REQUIRED WORK
a - According to the cliff-dwelling passage below, why were the round assembly rooms often built up from sloping parts of the cave shelf's outer edge? Answer in one to three sentences.
b - Please say whether each statement agrees with the cliff-dwelling passage below, answering yes or no and quoting the deciding words: (i) The men were housed in the small dwelling rooms. (ii) The dwelling rooms were sometimes stacked several stories high. (iii) The large circular chambers usually stood behind the dwelling cells.
c - Extend the cliff-dwelling passage below, picking up after its final sentence.

SOURCE EXTRACT
=======

Other structural and kindred features of the cliff towns are found to be equally characteristic of the round ruins, features which, originating in the conditions of building and dwelling in the cliffs, came to be perpetuated in the round towns afterward built on the plains.
So limited was the foothold afforded by the scant ledges or in the sheltered but shallow hollows of the cliffs where the ancient cliff dwellers were at first forced as a measure of safety to take refuge and finally to build, that they had to economize space to the utmost. Hence in part only the women and children, being smaller and more in need of protection than the men, were accommodated with dwelling places as such, the rooms of which were so diminutive that, to account for them, theories of the dwarfish size of the cliff dwellers as a race have been common. As a further measure of economy these rooms were built atop of one another, sometimes to the height of several stories—up, in fact, to the very roof at the rear of the cavern in most cases—and thence they were terraced toward the front in order that light and air might be admitted as directly as possible to each story.
For the double purpose of accommodating the men and of serving as assembly rooms for councils and ceremonial functions, large circular chambers were constructed almost always out in front of the terraced dwelling cells of the women and children, and thus in the more exposed mouths of the caverns or shelters the villages nestled in. These round assembly rooms or kivas were often, indeed, built up from sloping portions of the sheer outer edge of the village cave shelf, in order to be as much as possible on a level with or even below the limited ground space between them and the houses farther back, so that the front along the lower and outermost row of these house cells might remain open and unobstructed to passage.

=======

DATA EXTRACTS
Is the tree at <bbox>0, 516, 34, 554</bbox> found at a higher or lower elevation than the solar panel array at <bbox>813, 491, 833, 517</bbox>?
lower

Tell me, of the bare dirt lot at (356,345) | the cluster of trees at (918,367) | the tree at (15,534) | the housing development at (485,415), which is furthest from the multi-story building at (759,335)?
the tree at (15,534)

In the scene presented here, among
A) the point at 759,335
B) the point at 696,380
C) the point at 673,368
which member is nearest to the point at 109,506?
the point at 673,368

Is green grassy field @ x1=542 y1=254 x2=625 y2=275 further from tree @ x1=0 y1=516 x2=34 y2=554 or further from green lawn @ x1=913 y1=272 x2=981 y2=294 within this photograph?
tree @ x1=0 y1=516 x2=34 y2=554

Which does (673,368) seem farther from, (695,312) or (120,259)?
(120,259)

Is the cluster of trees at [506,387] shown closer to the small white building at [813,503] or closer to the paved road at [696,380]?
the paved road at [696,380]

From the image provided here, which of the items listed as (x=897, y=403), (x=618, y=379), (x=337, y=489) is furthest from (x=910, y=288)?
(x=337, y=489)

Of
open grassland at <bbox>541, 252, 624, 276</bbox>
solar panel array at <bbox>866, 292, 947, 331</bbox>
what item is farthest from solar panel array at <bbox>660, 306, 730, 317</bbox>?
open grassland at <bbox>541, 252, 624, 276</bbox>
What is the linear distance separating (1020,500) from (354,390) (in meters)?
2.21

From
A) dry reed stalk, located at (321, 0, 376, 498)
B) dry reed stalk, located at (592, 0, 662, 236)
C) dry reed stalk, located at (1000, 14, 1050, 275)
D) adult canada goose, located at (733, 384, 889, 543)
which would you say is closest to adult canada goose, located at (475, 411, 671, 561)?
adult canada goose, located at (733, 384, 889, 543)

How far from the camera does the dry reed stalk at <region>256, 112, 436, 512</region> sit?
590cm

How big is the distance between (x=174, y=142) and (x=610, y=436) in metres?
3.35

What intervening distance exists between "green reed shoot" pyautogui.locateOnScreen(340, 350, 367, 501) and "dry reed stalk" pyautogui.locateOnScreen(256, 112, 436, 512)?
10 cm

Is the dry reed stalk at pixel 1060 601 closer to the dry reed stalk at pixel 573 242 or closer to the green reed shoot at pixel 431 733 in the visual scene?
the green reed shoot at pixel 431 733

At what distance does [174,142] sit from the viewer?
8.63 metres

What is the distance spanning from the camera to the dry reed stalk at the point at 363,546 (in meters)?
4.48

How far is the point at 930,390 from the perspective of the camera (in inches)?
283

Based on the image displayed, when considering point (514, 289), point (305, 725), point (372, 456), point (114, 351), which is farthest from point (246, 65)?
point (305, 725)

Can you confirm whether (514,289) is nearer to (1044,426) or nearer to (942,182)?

=======

SET OF ANSWERS
a - They were built that way so they would sit level with, or even below, the small stretch of ground between them and the houses farther back. That kept the front along the lowest and outermost row of house cells open for passage.

b -
(i) No: "only the women and children, being smaller and more in need of protection than the men, were accommodated with dwelling places as such"
(ii) Yes: "these rooms were built atop of one another, sometimes to the height of several stories"
(iii) No: "large circular chambers were constructed almost always out in front of the terraced dwelling cells of the women and children"

c -
The dwelling rooms or house cells themselves were made as nearly rectangular as was practicable, for only partitions divided them; but of necessity such as were placed far back toward or against the encircling and naturally curved rock walls, or the rear masonry walls, built in conformity to their curvature in all the deeper caves, had small triangular or keystone-shape spaces between their partitions. These, being too small for occupancy even by children, were used as storerooms for grain and other household supplies. When the cave in which a village was built happened to be very deep, the living rooms could not be carried too far back, as neither light nor sufficient air could reach them there; hence here, chiefly against the rear wall or the cave back itself, were built other storerooms more or less trapezoidal in shape, according to the degree of curvature in the rock face against which they were built, or, as said before, of the rear wall itself, which in the deeper caves often reached from floor to roof and ran parallel to the natural semicircular back of the cavern.